Apart from probabilistic models, we've developed a unified approach to deal with data in terms of predicates with deep knowledge of the domain. It allows to deal with epigenetic changes in terms of logical expressions over histone modifications, methylation and transcription data.
We created a hybrid algorithm combining Associated Rules Learning technique and Information Theory for automated building of an Ishikawa diagram. This allowed to find causation-like associations in epigenetics data.
Association Rule Mining is a data mining technique for exploring hidden dependencies in observational data. Fishbone ARM is a novel approach combining bottom-to-top rules mining with information theory and multiple testings resulting in statistically significant and interpretable results. Visualization with Ishikawa diagrams helps to understand the resulting relationships and provides rich capabilities for data filtration.
"ARM using Fishbone diagram" is a follow-up project carried out by students at the Bioinformatics Institute. Student tasks were:
- Investigate and improve algorithms
- Improve the visualization web service
- Evaluate the algorithm on Ciofani dataset
This service implements a novel approach to mine association rules in specified data.
It also implements filtering of unproductive rules according to the 'improvement' metric  with corresponding significance check. Significance check is performed using the holdout approach .

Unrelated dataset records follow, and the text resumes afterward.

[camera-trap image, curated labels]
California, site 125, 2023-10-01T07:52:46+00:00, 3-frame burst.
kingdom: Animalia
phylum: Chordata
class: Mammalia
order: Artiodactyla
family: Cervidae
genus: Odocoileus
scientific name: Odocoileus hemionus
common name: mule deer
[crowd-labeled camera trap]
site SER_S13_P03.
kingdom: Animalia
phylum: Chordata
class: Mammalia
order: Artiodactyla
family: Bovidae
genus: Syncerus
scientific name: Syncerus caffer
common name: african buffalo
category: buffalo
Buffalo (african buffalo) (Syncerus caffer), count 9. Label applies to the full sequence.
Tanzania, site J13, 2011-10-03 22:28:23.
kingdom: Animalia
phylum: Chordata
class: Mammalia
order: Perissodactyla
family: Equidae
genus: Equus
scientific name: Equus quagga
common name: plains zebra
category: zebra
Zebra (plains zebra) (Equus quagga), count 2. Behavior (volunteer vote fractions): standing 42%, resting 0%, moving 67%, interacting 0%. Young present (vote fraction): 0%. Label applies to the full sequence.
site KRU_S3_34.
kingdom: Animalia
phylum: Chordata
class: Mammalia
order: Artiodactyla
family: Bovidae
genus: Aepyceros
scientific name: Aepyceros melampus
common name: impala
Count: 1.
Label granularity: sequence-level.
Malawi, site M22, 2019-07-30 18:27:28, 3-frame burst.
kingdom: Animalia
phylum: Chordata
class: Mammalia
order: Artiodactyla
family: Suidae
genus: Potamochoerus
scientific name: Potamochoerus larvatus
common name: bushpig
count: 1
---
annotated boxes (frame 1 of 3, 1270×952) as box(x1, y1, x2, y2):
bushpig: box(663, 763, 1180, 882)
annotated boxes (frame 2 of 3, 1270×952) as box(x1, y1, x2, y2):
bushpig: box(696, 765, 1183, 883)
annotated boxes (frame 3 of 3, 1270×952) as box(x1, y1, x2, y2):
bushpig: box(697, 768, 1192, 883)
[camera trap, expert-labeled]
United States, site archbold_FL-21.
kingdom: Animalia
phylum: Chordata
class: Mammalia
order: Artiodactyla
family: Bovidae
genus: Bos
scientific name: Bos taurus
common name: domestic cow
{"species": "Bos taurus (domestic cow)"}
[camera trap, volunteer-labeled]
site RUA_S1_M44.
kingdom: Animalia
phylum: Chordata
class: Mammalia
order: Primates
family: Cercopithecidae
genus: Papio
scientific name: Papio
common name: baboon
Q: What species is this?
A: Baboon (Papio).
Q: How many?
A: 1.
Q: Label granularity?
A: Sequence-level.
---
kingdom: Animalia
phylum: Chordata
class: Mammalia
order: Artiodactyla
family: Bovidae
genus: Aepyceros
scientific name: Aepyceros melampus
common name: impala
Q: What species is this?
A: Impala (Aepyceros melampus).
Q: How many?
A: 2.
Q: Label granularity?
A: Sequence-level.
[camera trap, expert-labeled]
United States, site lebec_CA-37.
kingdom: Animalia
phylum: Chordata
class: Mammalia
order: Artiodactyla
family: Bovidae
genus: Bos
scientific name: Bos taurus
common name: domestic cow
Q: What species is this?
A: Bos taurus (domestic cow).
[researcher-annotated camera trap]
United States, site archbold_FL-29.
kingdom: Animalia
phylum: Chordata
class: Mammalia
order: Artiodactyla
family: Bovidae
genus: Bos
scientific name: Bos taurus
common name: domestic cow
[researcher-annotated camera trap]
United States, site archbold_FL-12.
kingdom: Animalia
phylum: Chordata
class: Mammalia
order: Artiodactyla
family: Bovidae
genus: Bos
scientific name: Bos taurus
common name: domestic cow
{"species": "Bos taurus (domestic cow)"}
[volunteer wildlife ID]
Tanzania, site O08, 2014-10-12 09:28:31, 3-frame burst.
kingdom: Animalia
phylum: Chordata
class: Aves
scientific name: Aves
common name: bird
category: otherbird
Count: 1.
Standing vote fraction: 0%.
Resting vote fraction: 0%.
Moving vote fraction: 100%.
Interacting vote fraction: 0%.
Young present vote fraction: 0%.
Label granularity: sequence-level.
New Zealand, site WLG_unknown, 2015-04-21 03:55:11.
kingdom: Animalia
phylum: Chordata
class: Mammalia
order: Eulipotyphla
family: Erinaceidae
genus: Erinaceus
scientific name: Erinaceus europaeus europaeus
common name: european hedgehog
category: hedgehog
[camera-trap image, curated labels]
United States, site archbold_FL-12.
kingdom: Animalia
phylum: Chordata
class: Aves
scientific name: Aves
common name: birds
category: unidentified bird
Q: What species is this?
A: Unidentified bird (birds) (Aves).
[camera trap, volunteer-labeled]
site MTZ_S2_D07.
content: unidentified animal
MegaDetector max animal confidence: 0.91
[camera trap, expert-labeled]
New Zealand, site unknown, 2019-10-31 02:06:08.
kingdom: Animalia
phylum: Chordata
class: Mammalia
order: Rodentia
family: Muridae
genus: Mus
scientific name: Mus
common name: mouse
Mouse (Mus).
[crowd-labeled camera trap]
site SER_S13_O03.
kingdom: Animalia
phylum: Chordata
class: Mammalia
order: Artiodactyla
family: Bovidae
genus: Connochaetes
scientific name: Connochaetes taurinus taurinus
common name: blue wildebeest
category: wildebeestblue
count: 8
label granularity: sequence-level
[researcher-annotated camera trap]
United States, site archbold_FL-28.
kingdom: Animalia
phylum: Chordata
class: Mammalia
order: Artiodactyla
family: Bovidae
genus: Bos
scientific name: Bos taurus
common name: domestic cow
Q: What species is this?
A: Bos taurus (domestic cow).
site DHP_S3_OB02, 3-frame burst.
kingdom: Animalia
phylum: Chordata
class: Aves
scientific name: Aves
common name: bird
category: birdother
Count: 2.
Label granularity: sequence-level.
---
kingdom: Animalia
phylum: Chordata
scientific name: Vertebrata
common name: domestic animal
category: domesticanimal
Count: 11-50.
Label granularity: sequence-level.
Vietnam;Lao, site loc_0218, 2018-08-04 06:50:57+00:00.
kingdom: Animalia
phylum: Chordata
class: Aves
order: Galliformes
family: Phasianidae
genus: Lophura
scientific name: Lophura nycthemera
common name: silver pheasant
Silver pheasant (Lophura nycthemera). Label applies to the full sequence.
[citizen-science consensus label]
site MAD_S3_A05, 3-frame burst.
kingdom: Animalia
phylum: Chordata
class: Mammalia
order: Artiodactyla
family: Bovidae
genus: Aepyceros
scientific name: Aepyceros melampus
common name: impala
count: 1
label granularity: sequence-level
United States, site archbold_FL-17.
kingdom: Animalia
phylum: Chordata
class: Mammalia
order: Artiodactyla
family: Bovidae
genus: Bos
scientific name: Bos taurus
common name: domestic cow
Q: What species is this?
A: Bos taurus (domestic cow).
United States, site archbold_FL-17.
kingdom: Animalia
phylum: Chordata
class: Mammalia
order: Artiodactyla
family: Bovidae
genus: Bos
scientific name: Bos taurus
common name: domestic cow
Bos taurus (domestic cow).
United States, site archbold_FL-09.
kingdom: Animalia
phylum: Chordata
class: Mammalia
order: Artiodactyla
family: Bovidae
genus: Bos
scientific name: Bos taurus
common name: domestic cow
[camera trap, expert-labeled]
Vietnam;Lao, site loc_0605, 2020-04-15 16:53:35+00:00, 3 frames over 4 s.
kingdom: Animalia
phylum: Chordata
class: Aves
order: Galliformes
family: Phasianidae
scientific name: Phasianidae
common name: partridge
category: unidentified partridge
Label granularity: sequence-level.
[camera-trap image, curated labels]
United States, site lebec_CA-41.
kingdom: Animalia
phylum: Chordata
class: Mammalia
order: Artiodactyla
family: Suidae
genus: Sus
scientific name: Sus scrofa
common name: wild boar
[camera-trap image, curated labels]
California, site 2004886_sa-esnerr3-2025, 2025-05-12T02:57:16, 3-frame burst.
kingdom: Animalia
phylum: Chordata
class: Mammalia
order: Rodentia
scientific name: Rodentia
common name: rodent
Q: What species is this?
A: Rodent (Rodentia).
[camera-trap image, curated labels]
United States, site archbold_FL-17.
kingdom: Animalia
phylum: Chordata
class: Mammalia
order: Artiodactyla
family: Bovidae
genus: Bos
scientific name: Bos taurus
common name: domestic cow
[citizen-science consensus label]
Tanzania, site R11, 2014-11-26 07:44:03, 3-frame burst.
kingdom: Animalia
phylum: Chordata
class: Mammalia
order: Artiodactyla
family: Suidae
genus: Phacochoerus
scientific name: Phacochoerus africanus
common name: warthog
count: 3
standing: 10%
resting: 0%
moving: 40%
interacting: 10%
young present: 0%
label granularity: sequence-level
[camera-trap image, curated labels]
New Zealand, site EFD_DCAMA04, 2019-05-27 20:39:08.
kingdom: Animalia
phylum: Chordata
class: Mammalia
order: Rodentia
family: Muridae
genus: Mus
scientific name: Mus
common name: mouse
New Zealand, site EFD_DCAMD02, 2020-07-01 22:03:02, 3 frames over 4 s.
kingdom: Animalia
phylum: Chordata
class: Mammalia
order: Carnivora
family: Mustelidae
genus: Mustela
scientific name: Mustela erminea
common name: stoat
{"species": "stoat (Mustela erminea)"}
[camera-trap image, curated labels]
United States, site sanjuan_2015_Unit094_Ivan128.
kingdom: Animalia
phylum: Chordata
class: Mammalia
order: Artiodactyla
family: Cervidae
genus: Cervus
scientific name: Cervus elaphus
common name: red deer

The following scheme illustrates the rule mining workflow:
Daria Likholetova and Nina Lukashina were working on this project during the summer internship under the mentorship of Peter Tsurinov and Oleg Shpynov. Daria was working on the biological interpretation of the algorithm’s results as well as on data preparation and analysis. Nina was mostly focused on algorithms and web service development. They achieved the following results:
- Improved the algorithm by adding the LOE criterion, a measure of interestingness, and statistical significance check
- Improved service usability because of better UI
- Successfully validated the new approach on the Ciofani dataset
- Rules have a reasonable biological meaning
These findings suggest that the method can produce novel biological knowledge from observational data and provide rich visualization and analytic capabilities.